Zumindest formal erreichten die Industriestaaten, die sich zu den Kyoto-Zielen dauerhaft verpflichtet hatten, nach der ersten Verpflichtungsrunde ihre Ziele. Ihre Emissionen waren bis 2012 im Vergleich zu 1990 nicht um fünf, sondern um mehr als zwanzig Prozent zurückgegangen. Deutschland konnte seine Emissionen um 23,6 Prozent gegenüber 1990 verringern. Das lag aber sicherlich auch an der Finanzkrise und dem Zusammenbruch der osteuropäischen Volkswirtschaften nach dem Zerfall des Ostblocks.


2010er: Atomausstieg, Pariser Klimaabkommen und Klimaschutzgesetz

Das Jahrzehnt zusammengefasst: Deutschland legt seine neuen  Klimaschutzziele im Klimaschutzplan 2050 fest.

2011, nach der nuklearen Katastrophe in Fukushima, hat die Bundesregierung den Atomausstieg beschlossen.
Aktuell haben wir noch sechs Atomkraftwerke in Deutschland - Ende 2021 sollen drei davon und Ende 2022 dann auch die letzten drei abgeschaltet werden.

Damals sagte Bundeskanzlerin Angela Merkel:


2012 kam es dann zu der Einigung der Vertragsstaaten, das Kyoto-Protokoll bis 2020 fortzusetzen.


Die EU sagte zu, ihre Emissionen im Rahmen der zweiten Verpflichtungsperiode von 2013 bis 2020 um 20 Prozent im Vergleich zu 1990 abzusenken. Japan, Neuseeland und Russland nahmen an der zweiten Verpflichtungsperiode jedoch nicht mehr teil, die USA stiegen bereits 2001 aus. 

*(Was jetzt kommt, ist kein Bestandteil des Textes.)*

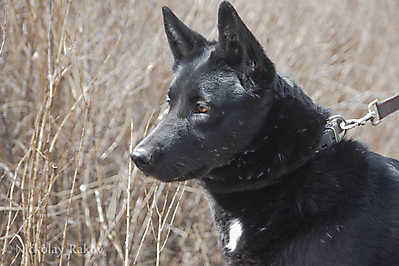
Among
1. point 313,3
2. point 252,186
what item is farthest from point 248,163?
point 313,3

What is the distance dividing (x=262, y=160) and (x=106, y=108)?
169 cm

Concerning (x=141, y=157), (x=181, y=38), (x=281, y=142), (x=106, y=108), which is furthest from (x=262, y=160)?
(x=106, y=108)

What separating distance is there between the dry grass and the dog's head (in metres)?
0.35

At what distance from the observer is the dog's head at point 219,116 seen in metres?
1.93

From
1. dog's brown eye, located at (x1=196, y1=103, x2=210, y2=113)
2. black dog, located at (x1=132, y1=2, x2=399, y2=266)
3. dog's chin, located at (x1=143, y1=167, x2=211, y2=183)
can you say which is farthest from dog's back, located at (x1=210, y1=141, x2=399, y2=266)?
dog's brown eye, located at (x1=196, y1=103, x2=210, y2=113)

Die drei Länder mit dem damals weltweit größten Treibhausgasausstoß – die USA, China und Indien – verpflichteten sich nicht bei der zweiten Verpflichtungsperiode zur Absenkung. Das heißt, die Staaten, die an der zweiten Periode des Kyoto-Protokolls teilgenommen haben, waren nur noch für knapp 15 Prozent der globalen CO2-Emissionen verantwortlich. Es war also global gesehen nicht sehr effektiv.

Das Pariser Klimaabkommen von 2015


Im Pariser Klimaabkommen einigten sich alle 195 UNFCCC-Unterzeichnerstaaten darauf, die Erderwärmung auf ein Maß von "deutlich unter zwei Grad" im Vergleich zum vorindustriellen Zeitalter zu begrenzen.

Deutschland hat in Anlehnung an das Pariser Abkommen und die EU-Klimaschutzziele seine Klimaschutzziele im Klimaschutzplan 2050 festgelegt. Darin beschreibt Deutschland seine Ziele bis zur treibhausneutralen Nation: Eine Treibhausgasreduktion im Vergleich zum Jahr 1990
  • bis 2020 um 40 Prozent 
  • bis 2030 um 55 Prozent
  • bis 2040 um 70 Prozent
  • bis 2050 weitgehend treibhausgasneutral

Seit 2018 ist der Klimaschutz mit Fridays for Future wieder deutlich mehr in den Blick der breiten Öffentlichkeit geraten - Fridays for Future fordern die globale Erwärmung auf unter 1,5 Grad zu begrenzen.

2019 tritt das Bundes-Klimaschutzgesetz in Kraft


Das Gesetz soll die Erfüllung der nationalen Klimaschutzziele bis 2030 sowie die Einhaltung der europäischen Zielvorgaben gewährleisten. Dafür gibt es bis 2030 auch jährliche Minderungsziele. 


2020er: Neuerung Klimaschutzgesetz

Das Jahrzehnt zusammengefasst: Generationenvertrag für das Klima.

Deutschland hat das 2020-Ziel des Pariser Klimaabkommens (Minderung um 40 Prozent) überraschend erreicht. 
Das lag allerdings vor allem an Corona:


2021 Änderung Klimaschutzgesetz


Die bisher bestehenden Ziele bis 2030 und 2040 sollen durch die Neuerung verschärft und das Ziel der Treibhausgasneutralität bis 2045 verankert werden:
Die Treibhausgasreduktion im Vergleich zum Jahr 1990 soll um mindestens 65 Prozent im Jahr 2030 (statt der bisher 55) und mindestens 88 Prozent im Jahr 2040 (statt der bisher 70) gesenkt werden. Nach dem Jahr 2050 strebt die Bundesregierung negative Emissionen an.

Damit soll verhindert werden, dass es in Zukunft zu unverhältnismäßigen Einschränkungen der Freiheitsgrundrechte der heute jüngeren Menschen kommt. 


Ein Sofortprogramm mit ersten Maßnahmen zur Umsetzung will die Bundesregierung in den kommenden Wochen auf den Weg bringen.